News Intel's Nova Lake CPU reportedly has up to 52 cores — Coyote Cove P-cores and Arctic Wolf E-cores onboard

Admin · Feb 7, 2025

Leaks allege that Intel is exploring a 52-core design for its next-gen Nova Lake chips.

Intel's Nova Lake CPU reportedly has up to 52 cores — Coyote Cove P-cores and Arctic Wolf E-cores onboard : Read more

bit_user · Feb 7, 2025

If they're going to spread CPU cores across multiple chiplets, it'd be interesting to have chiplets with all P-cores and others with all E-cores. Then, Intel could easily mix & match to serve more markets.

dalek1234 · Feb 7, 2025

This Intel, so 52 cores will probably end up as 5.2 cores.

usertests · Feb 7, 2025

bit_user said:
If they're going to spread CPU cores across multiple chiplets, it'd be interesting to have chiplets with all P-cores and others with all E-cores. Then, Intel could easily mix & match to serve more markets.

It sounds like the plan is to connect up to two 8P + 16 E chiplets, and they'll disable some cores if needed. I think the mixing of these two types on one chiplet could help with switching tasks between the two core types without incurring a latency penalty. And this remains true for any SKU with only one of these 8+16 chiplets, since there they all are. With the exception of the LP E-cores...

Bringing LP E-cores to desktop and increasing them from 2 (Meteor Lake) to 4 could help idle power efficiency immensely if they pull it off, great for office PCs idling 90% of the time, or doing very light work, video playback, etc. If we are looking at cores that are like Golden Cove IPC at 2 GHz, four of them could do surprisingly well on the SoC tile.

thestryker · Feb 7, 2025

bit_user said:
If they're going to spread CPU cores across multiple chiplets, it'd be interesting to have chiplets with all P-cores and others with all E-cores. Then, Intel could easily mix & match to serve more markets.

Yeah this is a question Ian Cutress raised after the ADL launch. At this point I'm not really sure why they don't separate out the P and E-cores. They somewhat doubled down on the existing monolithic nature with ARL given the E-cores clusters are mixed in with the P-cores. I'm sure there are advantages in power constrained parts so maybe this is dictating client strategy.

Peksha · Feb 8, 2025

Another fake news) And Arrow Lake scaled up to 32 cores. This whole strategy with P-E on one die is a failure, as are all their pseudo-chiplets. They still have double-digit sets of dies, completely thoughtlessly fishing out money for the design and production of electronic waste. They are losing money on this, and this will not change until they understand that the strategy of chiplets should be the simpler, the better. Take AMD as an example and do the same. Dumb pride and lack of competence will not allow them to change. The era of their miserable ring bus has passed, and dumb interposers with terrible latency are not what is needed in client machines. But here we are.

bit_user · Feb 8, 2025

usertests said:
It sounds like the plan is to connect up to two 8P + 16 E chiplets, and they'll disable some cores if needed.

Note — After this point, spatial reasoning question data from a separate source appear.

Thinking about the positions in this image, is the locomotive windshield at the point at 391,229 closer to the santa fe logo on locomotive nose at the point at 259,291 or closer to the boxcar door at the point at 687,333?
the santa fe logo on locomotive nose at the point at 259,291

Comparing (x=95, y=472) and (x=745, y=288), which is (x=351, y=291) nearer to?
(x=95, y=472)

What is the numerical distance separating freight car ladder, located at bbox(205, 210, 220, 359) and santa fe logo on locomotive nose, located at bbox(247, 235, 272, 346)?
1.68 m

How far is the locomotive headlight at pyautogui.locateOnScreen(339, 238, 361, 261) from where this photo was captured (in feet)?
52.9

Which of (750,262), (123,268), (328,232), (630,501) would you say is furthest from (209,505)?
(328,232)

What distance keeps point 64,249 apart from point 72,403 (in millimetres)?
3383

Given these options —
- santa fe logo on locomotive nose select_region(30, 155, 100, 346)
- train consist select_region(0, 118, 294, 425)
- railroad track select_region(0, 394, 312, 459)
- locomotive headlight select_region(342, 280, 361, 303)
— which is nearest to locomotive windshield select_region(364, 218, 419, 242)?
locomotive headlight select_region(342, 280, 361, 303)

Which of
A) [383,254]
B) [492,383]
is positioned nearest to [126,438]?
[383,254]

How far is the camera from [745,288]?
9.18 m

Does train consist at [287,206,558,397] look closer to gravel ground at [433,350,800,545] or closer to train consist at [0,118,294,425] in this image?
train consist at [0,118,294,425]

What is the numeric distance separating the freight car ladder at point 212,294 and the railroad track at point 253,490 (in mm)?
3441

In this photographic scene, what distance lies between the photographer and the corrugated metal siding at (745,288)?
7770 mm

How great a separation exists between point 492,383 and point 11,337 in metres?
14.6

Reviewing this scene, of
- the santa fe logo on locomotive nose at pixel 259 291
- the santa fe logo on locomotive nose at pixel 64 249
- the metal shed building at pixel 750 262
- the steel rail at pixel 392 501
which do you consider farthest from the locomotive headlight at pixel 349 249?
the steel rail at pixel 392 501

Right, that's how it sounds.

usertests said:
I think the mixing of these two types on one chiplet could help with switching tasks between the two core types without incurring a latency penalty.

But they still do. Arrow Lake's P vs. E latency is basically as bad as between two different chiplets of Zen 5.

https%3A%2F%2Fsubstack-post-media.s3.amazonaws.com%2Fpublic%2Fimages%2F55af2adb-22d6-49b5-b5ce-c93df3f0518b_996x515.png

https%3A%2F%2Fsubstack-post-media.s3.amazonaws.com%2Fpublic%2Fimages%2Fefaf8904-f4b4-4335-8d5d-184569d27e25_1001x517.png

Source: https://chipsandcheese.com/p/examining-intels-arrow-lake-at-the

Also, core-to-core latency isn't about context switching. It's about communication between active threads on two different cores. That's something schedulers are already aware of, when they place different threads of the same process.

In practice, core-to-core latency has been shown to be of minimal real-world importance. The main reason people look at it is to try and glean details about a CPU's interconnect. What's much more important is each core's cache & memory latency.

usertests said:
Bringing LP E-cores to desktop and increasing them from 2 (Meteor Lake) to 4 could help idle power efficiency immensely if they pull it off, great for office PCs idling 90% of the time, or doing very light work, video playback, etc. If we are looking at cores that are like Golden Cove IPC at 2 GHz, four of them could do surprisingly well on the SoC tile.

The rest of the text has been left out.